Antique airplanes—the cream of the crop—fluttered around corn country to celebrate an air mail birthday.

By airspacemag.com
airspacemag.com, November 18, 2008


Caroline Sheen
 

The Antique Airplane Association’s annual fly-in in Blakesburg, Iowa, last September paid homage to 90 years of airmail, and some of the visiting craft actually flew mail in the legendary early years. Some of the airplanes are family heirlooms. Some of them are one of a kind. All have a story to tell.

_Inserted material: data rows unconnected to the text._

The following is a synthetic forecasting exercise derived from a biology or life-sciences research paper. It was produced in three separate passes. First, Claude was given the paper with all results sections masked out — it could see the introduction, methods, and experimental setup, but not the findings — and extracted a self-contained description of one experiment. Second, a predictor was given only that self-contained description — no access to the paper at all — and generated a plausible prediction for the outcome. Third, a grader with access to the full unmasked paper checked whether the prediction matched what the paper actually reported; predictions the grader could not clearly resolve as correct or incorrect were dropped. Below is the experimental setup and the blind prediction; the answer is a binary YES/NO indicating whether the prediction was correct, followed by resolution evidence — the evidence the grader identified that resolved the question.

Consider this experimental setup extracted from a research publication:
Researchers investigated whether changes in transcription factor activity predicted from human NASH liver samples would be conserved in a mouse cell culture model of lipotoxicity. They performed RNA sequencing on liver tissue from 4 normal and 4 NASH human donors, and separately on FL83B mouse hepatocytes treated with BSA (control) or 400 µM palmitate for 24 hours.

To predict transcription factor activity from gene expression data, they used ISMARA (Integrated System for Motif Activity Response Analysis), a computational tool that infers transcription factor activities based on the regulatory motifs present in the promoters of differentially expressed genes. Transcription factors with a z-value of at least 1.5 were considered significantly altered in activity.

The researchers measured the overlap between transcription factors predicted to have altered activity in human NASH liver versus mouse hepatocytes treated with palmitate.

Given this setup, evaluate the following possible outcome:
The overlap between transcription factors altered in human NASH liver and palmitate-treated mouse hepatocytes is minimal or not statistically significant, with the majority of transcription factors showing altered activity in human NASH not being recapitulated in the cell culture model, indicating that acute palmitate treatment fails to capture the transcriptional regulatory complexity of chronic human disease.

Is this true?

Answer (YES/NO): NO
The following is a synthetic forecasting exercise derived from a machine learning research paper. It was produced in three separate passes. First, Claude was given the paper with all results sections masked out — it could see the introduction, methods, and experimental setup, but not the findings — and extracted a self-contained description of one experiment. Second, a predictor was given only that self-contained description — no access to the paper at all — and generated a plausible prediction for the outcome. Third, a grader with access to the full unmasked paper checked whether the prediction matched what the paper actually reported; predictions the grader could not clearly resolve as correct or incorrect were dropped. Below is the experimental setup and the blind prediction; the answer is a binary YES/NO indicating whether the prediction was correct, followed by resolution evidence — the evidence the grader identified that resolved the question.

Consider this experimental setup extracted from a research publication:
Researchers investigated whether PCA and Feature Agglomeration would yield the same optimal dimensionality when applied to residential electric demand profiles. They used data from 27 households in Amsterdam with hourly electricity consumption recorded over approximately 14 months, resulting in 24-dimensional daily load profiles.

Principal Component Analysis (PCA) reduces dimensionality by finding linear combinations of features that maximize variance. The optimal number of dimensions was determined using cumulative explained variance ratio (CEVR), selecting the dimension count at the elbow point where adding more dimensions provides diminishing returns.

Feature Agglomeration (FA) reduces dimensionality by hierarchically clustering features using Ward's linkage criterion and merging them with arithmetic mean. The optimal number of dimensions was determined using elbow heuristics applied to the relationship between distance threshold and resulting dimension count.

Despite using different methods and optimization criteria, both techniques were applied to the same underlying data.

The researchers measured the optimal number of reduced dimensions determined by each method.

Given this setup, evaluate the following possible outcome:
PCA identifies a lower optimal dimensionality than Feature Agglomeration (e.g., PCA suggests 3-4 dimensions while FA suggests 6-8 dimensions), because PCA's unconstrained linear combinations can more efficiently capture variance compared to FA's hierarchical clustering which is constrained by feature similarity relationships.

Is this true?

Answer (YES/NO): NO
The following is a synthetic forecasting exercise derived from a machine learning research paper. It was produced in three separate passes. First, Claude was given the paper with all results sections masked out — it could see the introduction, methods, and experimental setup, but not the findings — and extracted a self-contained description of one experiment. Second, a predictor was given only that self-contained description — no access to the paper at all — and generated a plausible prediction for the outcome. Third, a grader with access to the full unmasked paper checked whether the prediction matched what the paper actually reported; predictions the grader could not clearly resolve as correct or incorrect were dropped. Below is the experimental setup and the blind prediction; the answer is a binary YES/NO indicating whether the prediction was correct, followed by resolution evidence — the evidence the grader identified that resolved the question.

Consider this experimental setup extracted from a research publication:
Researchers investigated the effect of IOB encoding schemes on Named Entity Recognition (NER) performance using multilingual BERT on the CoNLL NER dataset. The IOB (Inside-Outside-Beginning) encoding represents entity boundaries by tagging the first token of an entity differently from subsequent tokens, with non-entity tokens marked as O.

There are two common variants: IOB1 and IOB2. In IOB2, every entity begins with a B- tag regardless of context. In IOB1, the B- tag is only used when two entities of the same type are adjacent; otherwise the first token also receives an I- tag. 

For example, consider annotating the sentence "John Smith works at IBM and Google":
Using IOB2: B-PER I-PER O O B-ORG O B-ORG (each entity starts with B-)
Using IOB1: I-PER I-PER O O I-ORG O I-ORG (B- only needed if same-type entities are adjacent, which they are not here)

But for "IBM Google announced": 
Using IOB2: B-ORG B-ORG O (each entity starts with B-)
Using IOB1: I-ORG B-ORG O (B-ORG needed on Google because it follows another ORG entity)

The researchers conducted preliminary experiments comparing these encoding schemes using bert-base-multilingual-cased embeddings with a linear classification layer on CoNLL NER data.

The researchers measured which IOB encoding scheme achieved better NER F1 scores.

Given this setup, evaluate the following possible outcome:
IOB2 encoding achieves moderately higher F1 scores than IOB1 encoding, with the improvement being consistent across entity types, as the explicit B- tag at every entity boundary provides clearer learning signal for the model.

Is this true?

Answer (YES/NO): NO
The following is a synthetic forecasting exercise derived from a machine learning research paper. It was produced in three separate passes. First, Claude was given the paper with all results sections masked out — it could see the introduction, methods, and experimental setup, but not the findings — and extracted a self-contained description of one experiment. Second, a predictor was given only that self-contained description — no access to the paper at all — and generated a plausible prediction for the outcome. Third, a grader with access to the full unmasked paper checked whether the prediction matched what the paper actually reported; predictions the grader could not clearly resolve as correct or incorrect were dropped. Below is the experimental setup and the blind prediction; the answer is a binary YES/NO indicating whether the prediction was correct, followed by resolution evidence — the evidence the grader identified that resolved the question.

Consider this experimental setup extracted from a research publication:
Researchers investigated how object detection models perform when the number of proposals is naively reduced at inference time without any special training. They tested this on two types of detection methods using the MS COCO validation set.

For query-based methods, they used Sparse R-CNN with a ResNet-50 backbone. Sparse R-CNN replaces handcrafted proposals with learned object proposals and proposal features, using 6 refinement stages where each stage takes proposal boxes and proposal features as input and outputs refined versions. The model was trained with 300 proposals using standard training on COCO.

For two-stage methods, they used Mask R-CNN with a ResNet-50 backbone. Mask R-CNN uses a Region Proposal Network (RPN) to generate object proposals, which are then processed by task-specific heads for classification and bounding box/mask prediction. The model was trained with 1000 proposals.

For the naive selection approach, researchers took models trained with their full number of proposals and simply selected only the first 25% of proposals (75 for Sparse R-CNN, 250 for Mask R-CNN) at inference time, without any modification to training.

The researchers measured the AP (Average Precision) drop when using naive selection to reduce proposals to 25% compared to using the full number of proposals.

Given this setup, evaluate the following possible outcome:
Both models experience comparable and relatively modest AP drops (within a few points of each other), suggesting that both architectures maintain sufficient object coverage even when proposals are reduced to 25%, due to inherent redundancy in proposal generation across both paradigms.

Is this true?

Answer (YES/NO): NO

This 1930 Sikorsky S-39 amphibian, for example, is one of only three in existence today: one is at the New England Air Museum in Connecticut, another is at the bottom of Two Lakes in Alaska, and this one belongs to Dick Jackson of Rochester, New Hampshire, who began salvaging sunken S-39s in Alaska in 1964. Johnson spent 40 years rebuilding the S-39 with parts from five carcasses. In 1932, Osa and Martin Johnson bought a twin-engine S-38 BS and a single-engine S-39CS, painted one with zebra stripes and the other with giraffe spots, and shipped them to Cape Town, South Africa, for a 60,000-mile safari. Jackson copied the giraffe paint scheme in homage to the Johnson’s explorations. His airplane is the oldest airworthy Sikorsky in the world. The amphibian flew mail from Blakesburg to Ottumwa to Iowa City and back on August 29 and from Blakesburg to Ottumwa and back on August 30.